Wednesday, December 20, 2017 by Zoey Sky
Anesthesiology is the branch of medicine that is focused on pain relief in the perioperative period, or before, during, or after a surgical procedure. The drugs administered are called anesthesia, and the doctor who is trained in this specialty is called an anesthesiologist.
Anesthesiologists can offer the following types of pain relief during surgery:
- General anesthesia — The patient is “put to sleep” during the operation.
- Sedation — Intravenous drugs are used to calm the patient down or make them unaware of the procedure.
- Regional anesthesia — Local anesthetic is injected near the nerves to numb the area that will be operated on.

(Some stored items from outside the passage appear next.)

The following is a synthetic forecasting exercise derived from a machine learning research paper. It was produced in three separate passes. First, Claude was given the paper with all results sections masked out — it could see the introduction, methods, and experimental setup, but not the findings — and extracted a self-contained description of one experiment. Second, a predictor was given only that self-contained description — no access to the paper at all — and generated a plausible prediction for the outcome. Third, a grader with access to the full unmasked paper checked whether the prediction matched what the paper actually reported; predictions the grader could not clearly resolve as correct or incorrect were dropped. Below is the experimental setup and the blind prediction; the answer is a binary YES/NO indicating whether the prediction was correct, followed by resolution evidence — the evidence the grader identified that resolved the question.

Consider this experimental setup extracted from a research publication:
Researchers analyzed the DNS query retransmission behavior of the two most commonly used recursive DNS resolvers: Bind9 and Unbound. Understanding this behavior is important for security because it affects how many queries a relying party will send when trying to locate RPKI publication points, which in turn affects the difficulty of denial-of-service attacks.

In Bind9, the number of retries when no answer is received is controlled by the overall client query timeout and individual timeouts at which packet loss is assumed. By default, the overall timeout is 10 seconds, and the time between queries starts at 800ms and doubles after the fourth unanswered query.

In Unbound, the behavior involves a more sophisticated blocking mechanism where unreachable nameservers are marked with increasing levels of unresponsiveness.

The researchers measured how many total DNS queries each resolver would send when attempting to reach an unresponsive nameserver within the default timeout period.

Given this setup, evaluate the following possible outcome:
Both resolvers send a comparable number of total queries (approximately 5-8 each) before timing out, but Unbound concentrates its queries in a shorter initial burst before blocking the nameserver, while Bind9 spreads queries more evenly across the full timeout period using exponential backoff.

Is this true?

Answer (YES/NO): NO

Known side effects of anesthesiology
While general anesthesia is very safe, it is the surgical procedure itself that is risky. Do take note that the elderly and patients undergoing lengthy procedures are at risk of the negative side effects of anesthesiology. These can include postoperative confusion, heart attack, pneumonia, and stroke.
Some specific conditions that can increase the risk to the patient undergoing general anesthetic include:
- Obstructive sleep apnea, or a condition where individuals stop breathing while asleep
- Existing heart, kidney, or lung conditions
- High blood pressure
- History of reactions to anesthesia
- Medications that can increase bleeding (e.g. aspirin)
- Drug allergies
Death due to general anesthetic does occur, but only very rarely, or roughly one in every 100,000 to 200,000.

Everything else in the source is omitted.